Emmanuel Botalatala, artiste congolais de 60 ans, auto-proclamé “Ministre des Poubelles”. Il crée des œuvres d’art à partir de déchets qu’il collecte, sculpte et intègre dans des compositions collées sur des panneaux de bois ou de carton peints de sa main. Il observe désarmé, la situation dégradée de Kinshasa, ville poubelle à ciel ouvert, où tout est jeté à même le sol, sans discernement ni conscience.

Son parcours difficile et qui force le respect a donné lieu à un documentaire “Le ministre des poubelles”.

Eddy Ekete est un artiste plasticien qui travaille sur plusieurs champs artistiques : la peinture, la sculpture et la performance. Il confronte toujours sa démarche artistique à l’environnement urbain. Son travail est ainsi empli d’observations anthropologiques. Il s’attache à toujours créer son travail comme un miroir au monde qui l’entoure.

L’art engagé

Freddy Tsimba est un artiste-sculpteur né à Kinshasa en 1967. Il termine ses études à l’Académie des Beaux-Arts de Kinshasa en option sculpture monumentale en 1989 et travaille depuis lors le bronze et le ciment. Il doit sa notoriété à plus d’une cinquantaine d’expositions en Afrique, en Europe, au Canada et en Chine. Il a obtenu de nombreux prix et distinctions en France et au Canada.

A travers son travail, il dénonce les tragédies engendrées par la guerre. Freddy Tsimba réalise notamment des installations monumentales de rue avec des matériaux issus des conflits, comme des douilles et des machettes.

‘Ma vraie école, même si j’ai fait les Beaux-Arts de Kinshasa, c’est la rue où je me fournis en abondance. Mes maîtres ont été les forgerons auprès desquels pendant 5 ans j’ai appris la technique du feu et de la soudure’.

Scissors woman

L’art de la débrouille

Dareck Tubazaya évoque avec humour et réalisme, la «débrouille» des Kinois, notamment avec la photographie d’un vieux compteur de courant aux multiples fils entrecroisés intitulée Benda courant, une expression en lingala qui désigne l’art de détourner l’électricité.

Boms Liteli, membre du collectif KOKOKO ! est concepteur d’instruments.

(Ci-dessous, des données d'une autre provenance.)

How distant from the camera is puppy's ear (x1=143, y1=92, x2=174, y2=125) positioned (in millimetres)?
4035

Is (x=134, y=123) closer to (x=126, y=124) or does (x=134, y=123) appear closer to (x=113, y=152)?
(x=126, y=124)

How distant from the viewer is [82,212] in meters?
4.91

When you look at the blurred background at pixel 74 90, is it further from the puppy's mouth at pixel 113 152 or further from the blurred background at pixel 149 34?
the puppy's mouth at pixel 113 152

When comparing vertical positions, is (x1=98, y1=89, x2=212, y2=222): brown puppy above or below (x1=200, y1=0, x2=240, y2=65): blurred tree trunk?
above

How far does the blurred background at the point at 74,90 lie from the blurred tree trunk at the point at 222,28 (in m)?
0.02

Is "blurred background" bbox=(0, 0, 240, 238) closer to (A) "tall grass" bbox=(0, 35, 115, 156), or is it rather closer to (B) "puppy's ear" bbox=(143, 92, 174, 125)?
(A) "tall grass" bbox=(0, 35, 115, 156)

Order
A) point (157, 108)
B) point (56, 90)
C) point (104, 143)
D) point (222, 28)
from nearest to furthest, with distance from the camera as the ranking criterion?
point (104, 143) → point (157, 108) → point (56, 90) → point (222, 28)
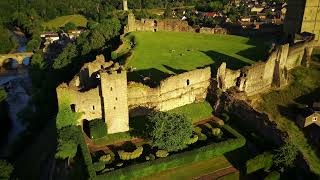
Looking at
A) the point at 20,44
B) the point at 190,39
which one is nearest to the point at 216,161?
the point at 190,39

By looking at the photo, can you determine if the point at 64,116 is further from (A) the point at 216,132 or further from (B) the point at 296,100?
(B) the point at 296,100

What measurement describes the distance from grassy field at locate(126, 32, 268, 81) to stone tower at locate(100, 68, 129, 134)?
33.2 feet

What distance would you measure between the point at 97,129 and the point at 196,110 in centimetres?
1257

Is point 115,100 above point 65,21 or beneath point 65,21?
above

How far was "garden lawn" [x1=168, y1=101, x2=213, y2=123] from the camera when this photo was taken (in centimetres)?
4350

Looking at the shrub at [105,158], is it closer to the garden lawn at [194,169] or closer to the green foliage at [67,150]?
the green foliage at [67,150]

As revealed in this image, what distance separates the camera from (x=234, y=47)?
62969 mm

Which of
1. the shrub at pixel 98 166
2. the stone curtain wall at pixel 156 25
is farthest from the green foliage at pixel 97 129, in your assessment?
the stone curtain wall at pixel 156 25

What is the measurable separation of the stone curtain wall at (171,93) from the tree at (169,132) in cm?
491

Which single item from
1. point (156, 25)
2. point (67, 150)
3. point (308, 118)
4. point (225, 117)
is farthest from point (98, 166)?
point (156, 25)

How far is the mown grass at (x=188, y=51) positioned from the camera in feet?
173

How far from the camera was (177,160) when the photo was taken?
116 feet

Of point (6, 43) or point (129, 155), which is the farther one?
point (6, 43)

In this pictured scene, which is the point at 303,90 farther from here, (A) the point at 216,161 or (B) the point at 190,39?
(B) the point at 190,39
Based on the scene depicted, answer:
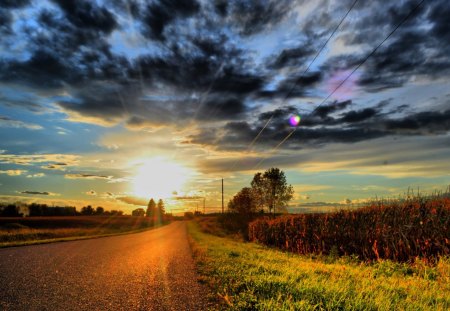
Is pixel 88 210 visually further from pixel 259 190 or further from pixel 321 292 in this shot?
pixel 321 292

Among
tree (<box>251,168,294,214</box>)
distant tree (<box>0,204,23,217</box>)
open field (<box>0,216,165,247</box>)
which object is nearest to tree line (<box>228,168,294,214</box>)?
tree (<box>251,168,294,214</box>)

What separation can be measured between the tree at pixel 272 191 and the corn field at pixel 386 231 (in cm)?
6590

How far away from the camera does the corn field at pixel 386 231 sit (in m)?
12.5

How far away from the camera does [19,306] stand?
5.96m

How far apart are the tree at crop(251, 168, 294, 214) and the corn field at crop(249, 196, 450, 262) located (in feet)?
216

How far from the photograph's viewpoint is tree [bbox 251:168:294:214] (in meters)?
86.4

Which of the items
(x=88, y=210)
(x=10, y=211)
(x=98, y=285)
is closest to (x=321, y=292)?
(x=98, y=285)

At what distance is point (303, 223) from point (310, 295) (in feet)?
51.7

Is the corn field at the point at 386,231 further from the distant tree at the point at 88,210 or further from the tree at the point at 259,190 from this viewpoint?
the distant tree at the point at 88,210

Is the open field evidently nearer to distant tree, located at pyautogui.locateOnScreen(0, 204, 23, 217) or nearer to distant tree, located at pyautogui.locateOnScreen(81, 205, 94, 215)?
distant tree, located at pyautogui.locateOnScreen(0, 204, 23, 217)

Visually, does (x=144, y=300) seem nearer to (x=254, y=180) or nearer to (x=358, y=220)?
(x=358, y=220)

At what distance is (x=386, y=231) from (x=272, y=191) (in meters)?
73.9

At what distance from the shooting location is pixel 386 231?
13.8 m

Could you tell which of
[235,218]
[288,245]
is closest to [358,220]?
[288,245]
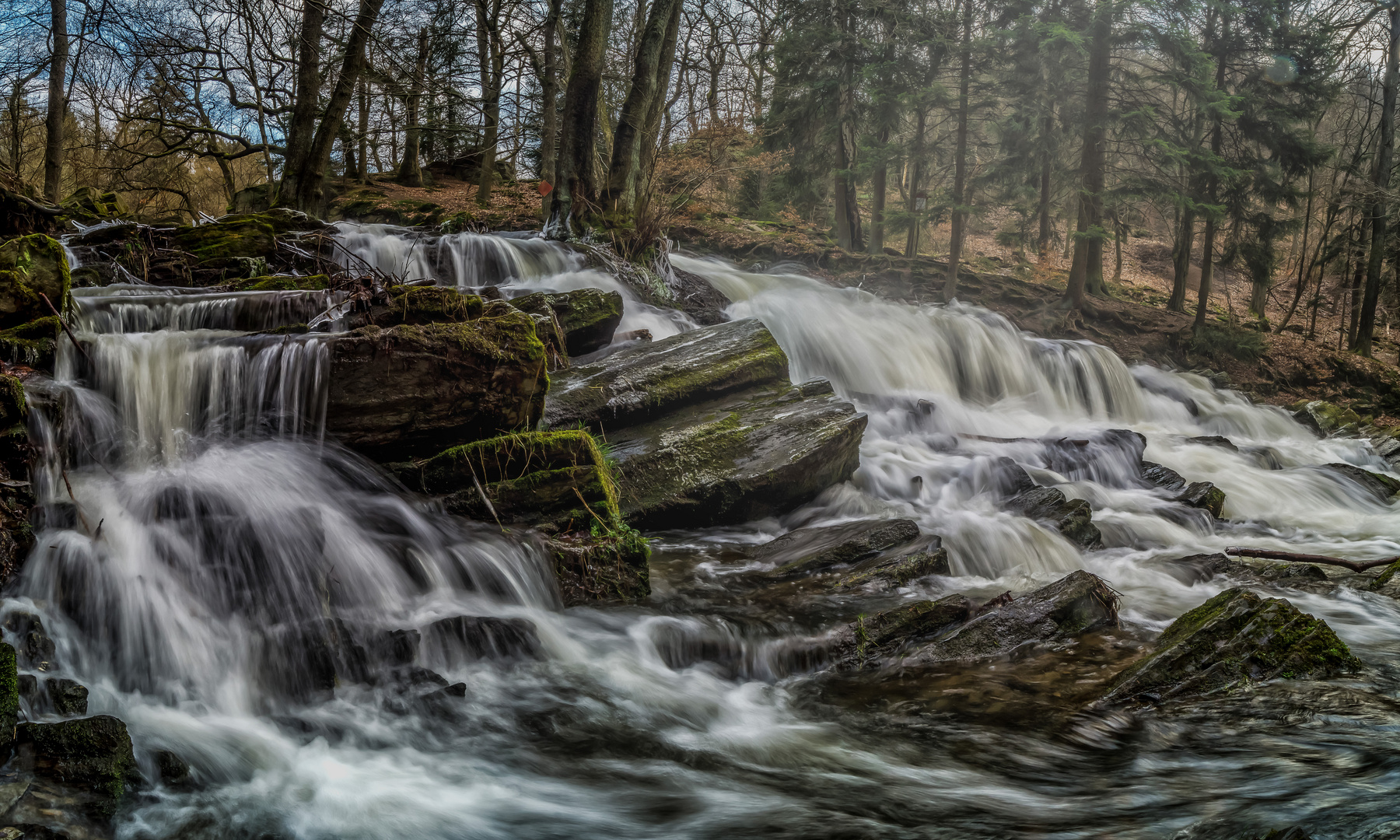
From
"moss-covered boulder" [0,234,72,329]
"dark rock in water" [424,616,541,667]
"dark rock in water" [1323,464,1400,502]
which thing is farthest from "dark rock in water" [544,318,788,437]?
"dark rock in water" [1323,464,1400,502]

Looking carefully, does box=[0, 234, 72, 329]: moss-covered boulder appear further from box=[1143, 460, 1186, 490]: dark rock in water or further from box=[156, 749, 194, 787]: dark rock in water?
box=[1143, 460, 1186, 490]: dark rock in water

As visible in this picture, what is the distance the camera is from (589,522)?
5.89 meters

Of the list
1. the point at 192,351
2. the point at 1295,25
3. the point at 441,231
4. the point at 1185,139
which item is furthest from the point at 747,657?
the point at 1295,25

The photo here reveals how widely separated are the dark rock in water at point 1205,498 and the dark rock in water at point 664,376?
14.7 ft

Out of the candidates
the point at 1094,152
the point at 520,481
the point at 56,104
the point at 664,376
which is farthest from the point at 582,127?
the point at 1094,152

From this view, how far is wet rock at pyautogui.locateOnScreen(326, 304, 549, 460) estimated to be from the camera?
18.5ft

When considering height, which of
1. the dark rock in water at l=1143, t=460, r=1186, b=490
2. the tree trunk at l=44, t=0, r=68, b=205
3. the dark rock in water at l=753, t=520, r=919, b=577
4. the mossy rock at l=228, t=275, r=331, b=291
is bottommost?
the dark rock in water at l=753, t=520, r=919, b=577

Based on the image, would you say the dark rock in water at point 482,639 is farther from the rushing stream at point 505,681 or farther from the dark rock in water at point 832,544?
the dark rock in water at point 832,544

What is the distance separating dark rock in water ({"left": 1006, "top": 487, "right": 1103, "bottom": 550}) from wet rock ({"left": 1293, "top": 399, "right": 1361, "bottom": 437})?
1027 centimetres

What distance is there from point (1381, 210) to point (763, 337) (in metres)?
17.7

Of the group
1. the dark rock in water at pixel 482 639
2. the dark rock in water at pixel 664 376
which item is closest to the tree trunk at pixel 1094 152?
the dark rock in water at pixel 664 376

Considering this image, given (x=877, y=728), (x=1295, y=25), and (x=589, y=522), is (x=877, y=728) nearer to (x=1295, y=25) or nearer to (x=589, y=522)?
(x=589, y=522)

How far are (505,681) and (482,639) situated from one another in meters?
0.30

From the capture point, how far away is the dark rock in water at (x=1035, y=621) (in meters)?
4.86
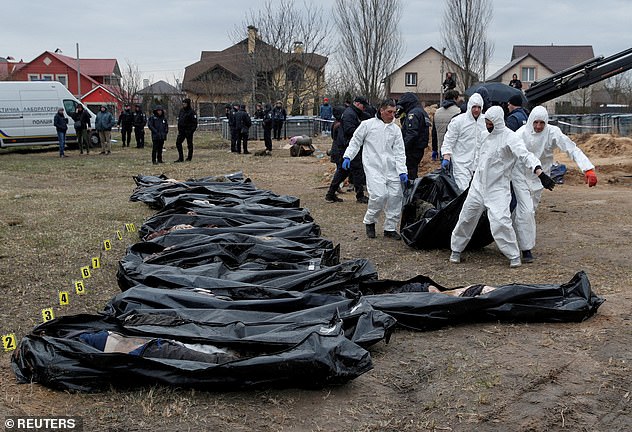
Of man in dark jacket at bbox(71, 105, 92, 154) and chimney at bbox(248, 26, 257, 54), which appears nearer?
man in dark jacket at bbox(71, 105, 92, 154)

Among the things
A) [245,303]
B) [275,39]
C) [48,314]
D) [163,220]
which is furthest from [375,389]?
[275,39]

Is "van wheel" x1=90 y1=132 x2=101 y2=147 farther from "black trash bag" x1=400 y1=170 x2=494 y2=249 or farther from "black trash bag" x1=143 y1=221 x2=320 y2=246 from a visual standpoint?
"black trash bag" x1=400 y1=170 x2=494 y2=249

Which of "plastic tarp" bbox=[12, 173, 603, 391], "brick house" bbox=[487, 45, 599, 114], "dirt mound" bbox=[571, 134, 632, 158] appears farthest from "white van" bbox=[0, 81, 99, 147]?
"brick house" bbox=[487, 45, 599, 114]

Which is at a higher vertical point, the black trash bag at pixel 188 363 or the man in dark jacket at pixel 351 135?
the man in dark jacket at pixel 351 135

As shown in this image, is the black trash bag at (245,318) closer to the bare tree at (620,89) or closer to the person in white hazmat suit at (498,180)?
the person in white hazmat suit at (498,180)

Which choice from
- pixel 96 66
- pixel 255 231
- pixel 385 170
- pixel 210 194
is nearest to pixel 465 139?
pixel 385 170

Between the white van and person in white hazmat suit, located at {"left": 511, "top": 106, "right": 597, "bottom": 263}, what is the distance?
18.3 m

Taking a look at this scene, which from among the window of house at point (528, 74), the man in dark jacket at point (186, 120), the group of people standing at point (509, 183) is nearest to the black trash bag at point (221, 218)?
the group of people standing at point (509, 183)

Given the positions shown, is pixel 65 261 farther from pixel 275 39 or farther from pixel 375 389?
pixel 275 39

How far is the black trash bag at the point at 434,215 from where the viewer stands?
25.7 feet

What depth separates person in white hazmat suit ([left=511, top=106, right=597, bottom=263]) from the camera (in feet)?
24.5

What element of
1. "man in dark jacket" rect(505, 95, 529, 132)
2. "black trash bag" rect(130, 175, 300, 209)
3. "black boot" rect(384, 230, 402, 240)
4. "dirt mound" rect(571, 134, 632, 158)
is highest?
"man in dark jacket" rect(505, 95, 529, 132)

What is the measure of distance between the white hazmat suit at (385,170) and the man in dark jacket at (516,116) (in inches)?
64.3

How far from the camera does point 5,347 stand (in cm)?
462
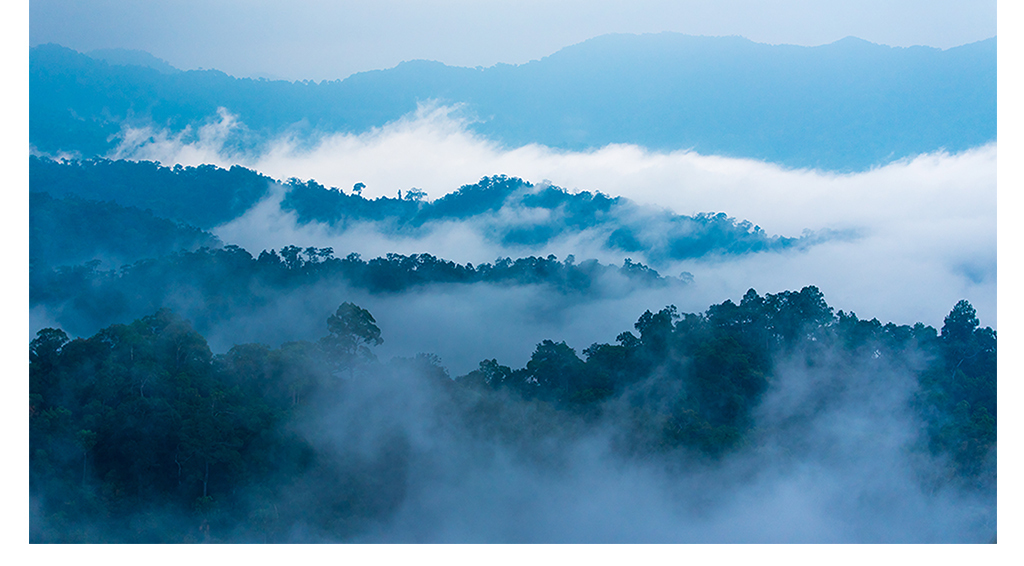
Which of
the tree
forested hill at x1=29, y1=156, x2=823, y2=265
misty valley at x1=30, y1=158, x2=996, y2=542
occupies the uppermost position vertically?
forested hill at x1=29, y1=156, x2=823, y2=265

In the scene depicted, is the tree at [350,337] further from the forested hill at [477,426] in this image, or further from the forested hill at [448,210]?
the forested hill at [448,210]

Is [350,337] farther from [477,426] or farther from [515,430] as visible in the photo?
[515,430]

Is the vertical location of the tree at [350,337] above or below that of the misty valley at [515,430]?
above

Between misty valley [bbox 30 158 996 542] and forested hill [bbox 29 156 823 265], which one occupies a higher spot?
forested hill [bbox 29 156 823 265]

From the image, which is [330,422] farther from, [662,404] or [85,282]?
[85,282]

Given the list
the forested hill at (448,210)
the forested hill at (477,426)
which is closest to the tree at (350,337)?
the forested hill at (477,426)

Dans son atelier à ciel ouvert, il produit des pièces uniques qu’il électrifie empiriquement pour inventer une musique électronique originale qui s’exporte aujourd’hui sur la scène internationale.

La guitare Lan-Gong © Renaud Barret

L’art introspectif

Géraldine Tobé est née en 1992 à Kinshasa. Elle a étudié à l’Institut des Beaux-Arts de Kinshasa, ville où elle vit et travaille toujours. Elle utilise le feu, à l’origine de blessures et de terreurs enfantines pour créer un art introspectif. En effet, elle fait partie de cette génération d’enfants accusés de sorcellerie et victimes de tentatives d’exorcisme par les pasteurs de Kinshasa.

Géraldine Tobé crée ses tableaux avec la suie et la fumée de bougies et lampes à pétrole.